Brazilian logistics must keep pace with the development of economic sectors. The country is a world leader in agricultural production, which grew by 400% between 1975 and 2020, with increased productivity, according to the Institute for Applied Economic Research (Ipea). According to Embrapa, Brazilian agricultural production feeds 10% of the world’s population, about 800 million people.

“While Brazil is advancing in the agricultural sector, consolidating its leadership, it has no counterpart in the logistics sector or planning in terms of growth constraints. Improvements in working methods, infrastructure, access to money and automation are the key points of logistics in the next 15 years. The government comes and goes and nothing changes. Brazil lacks planning,” says Wrobleski.

The IBGE map “Transport logistics in Brazil” shows that the state of São Paulo stands out for the spatial distribution of transport logistics in Brazil, with the dominance of the highway modal. It is the only country with a transport infrastructure where the interior is connected to the capital by a vast network, including dual carriageways, railways and the Tietê waterway. Also in São Paulo are the country’s largest airport, in Guarulhos, and the busiest port, in Santos.

Warehouse logistics and automation

But transport is not the only point that deserves attention in the logistics sector. Storage and automation must keep pace with demand. E-commerce grew by about 26% during the pandemic in Brazil, according to studies, and remains on the rise even after in-person shopping has restarted. This increase, which occurred worldwide, required the improvement of storage systems.

Warehouse automation reduces total business costs and product delivery errors. However, according to research by DHL, only 5% of warehouses are automated in Brazil, 80% still operate manually without supporting automation, and the remaining 15% use conveyor belts, sorters and pick and place solutions, among other equipment that is not necessarily automated.

The global warehouse automation market is estimated to register a CAGR of 12.5% ​​between 2021-2026. Wrobleski points out that automation should increasingly be a part of logistics warehouses. “The Internet of Things, machine learning and artificial intelligence end or begin inside the warehouse. The trend of automated logistics warehouses is very strong in seeking predictability and assertiveness. Automation is a great link between the inside and the outside, between the market and what comes out of the warehouse,” he says.

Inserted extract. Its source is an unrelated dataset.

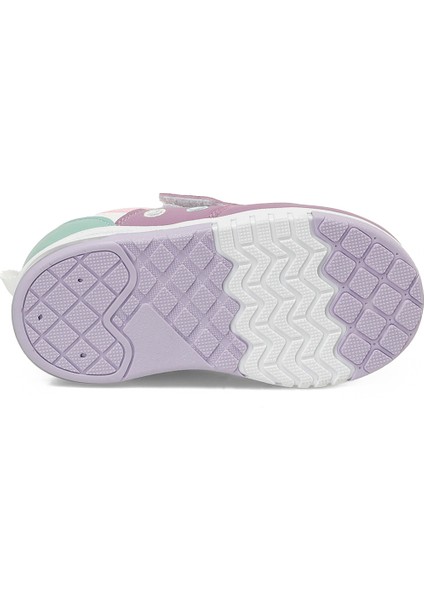 PABLO.B5FX Mor Kız Çocuk Sneaker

The expert reminds that the investment in robotization is large, the degree of return is long, so the better trained people are, the faster the return. “There are sorters, how they talk to TMS, how TMS plays for SAP, how it goes to the streets. The better it is understood, the better the results,” he claims. According to him, with the elections comes the time to review the country. “Time for less politics and more economics, or more politics with focus, direction, thinking about a better Brazil in the coming decades,” he points out.